Editor's Note: Three cheers for sustainability, jeers to consumers

Last month when we were preparing this issue devoted to sustainability, I wondered if our readers around the globe could hear me laughing out loud. It was a laugh uttered not out of joy but irony.

Of course, it’s no laughing matter that Frito-Lay was forced to pull its compostable SunChips bag because of lagging sales due to the loud crinkling sound resulting from a  mere tap to the bag or the extreme crinkling sound when opening and reaching into it.

The loud but environmentally friendly package wouldn’t prevent me from purchasing the product again, as much as I wouldn’t stop purchasing a well-respected mustard brand whose lift-and-peel closure never seems to lift and peel easily for me.

I won’t deny the SunChips bag is loud. In fact, just a few days before Frito-Lay’s announcement about pulling the bags, I was enjoying some leftover SunChips during a flight and wondered if I was disturbing nearby sleeping passengers.

As we all know, the bag caused quite a stir on YouTube and even garnered a front-page Washington Post story with consumers complaining about noise pollution and getting caught snacking late at night.

Sorry, consumers, you can’t have it both ways.
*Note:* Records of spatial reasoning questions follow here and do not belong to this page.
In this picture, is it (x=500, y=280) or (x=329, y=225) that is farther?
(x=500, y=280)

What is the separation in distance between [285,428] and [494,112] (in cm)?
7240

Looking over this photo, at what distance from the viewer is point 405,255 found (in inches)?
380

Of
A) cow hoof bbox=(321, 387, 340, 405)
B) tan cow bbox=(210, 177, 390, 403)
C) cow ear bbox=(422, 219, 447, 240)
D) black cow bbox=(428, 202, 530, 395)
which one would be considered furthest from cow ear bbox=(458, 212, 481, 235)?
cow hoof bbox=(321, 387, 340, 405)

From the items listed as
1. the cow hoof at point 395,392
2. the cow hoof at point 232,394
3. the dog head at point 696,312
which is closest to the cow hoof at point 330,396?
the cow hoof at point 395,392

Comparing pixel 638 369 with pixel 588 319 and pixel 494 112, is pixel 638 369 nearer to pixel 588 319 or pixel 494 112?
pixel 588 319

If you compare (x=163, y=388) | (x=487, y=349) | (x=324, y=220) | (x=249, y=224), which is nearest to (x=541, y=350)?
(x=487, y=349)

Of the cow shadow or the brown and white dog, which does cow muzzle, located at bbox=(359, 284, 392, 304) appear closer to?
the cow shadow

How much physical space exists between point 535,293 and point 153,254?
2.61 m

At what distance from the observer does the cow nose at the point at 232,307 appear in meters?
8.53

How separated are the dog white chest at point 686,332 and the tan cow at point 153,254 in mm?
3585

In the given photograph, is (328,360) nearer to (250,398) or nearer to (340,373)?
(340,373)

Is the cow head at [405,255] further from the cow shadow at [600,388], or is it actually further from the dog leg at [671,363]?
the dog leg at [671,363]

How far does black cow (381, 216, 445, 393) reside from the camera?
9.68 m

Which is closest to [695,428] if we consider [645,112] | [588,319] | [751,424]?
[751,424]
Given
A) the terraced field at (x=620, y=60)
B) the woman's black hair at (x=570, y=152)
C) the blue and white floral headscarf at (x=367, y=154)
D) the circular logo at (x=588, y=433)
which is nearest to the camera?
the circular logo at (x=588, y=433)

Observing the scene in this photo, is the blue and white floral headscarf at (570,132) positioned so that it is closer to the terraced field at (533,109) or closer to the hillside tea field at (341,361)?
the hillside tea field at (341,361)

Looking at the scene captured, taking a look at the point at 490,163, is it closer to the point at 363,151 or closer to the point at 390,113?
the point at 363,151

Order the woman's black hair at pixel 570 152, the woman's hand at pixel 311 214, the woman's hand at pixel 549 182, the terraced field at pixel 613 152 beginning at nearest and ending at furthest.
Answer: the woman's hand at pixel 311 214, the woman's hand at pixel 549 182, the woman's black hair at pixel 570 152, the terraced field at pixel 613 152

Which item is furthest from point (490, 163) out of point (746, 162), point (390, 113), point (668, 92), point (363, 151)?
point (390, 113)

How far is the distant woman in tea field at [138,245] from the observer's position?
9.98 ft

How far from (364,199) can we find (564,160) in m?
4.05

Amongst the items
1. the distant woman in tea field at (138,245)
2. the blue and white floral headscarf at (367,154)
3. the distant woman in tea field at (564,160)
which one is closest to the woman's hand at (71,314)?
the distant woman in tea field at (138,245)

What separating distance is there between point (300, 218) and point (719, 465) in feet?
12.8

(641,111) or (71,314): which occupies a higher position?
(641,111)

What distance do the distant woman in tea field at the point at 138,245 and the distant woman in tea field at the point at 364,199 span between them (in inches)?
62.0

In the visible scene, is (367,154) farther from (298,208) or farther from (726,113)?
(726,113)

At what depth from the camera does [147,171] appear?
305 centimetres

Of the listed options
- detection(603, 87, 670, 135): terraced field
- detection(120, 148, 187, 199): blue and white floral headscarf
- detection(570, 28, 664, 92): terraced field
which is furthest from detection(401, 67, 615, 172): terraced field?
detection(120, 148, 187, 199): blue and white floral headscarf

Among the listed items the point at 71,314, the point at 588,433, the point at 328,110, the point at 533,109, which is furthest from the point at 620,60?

If you truly want to embrace sustainability, you have to recycle containers, take reusable bags to the grocery store and sometimes deal with less-than-optimal conditions to save the planet.

According to Food Engineering’s 2010 State of Manufacturing survey, sustainability remains one of the top issues facing food manufacturers. Now it’s back to the drawing board for the compostable bag. I’m sure you will be reading about enhancements for this type of packaging soon. Stay tuned. I know our industry is up to the challenge.

So, cheers to Frito-Lay for introducing the SunChips compostable bag to the market.

Jeers to the public for rejecting it. Maybe they’re not that serious about saving the planet after all.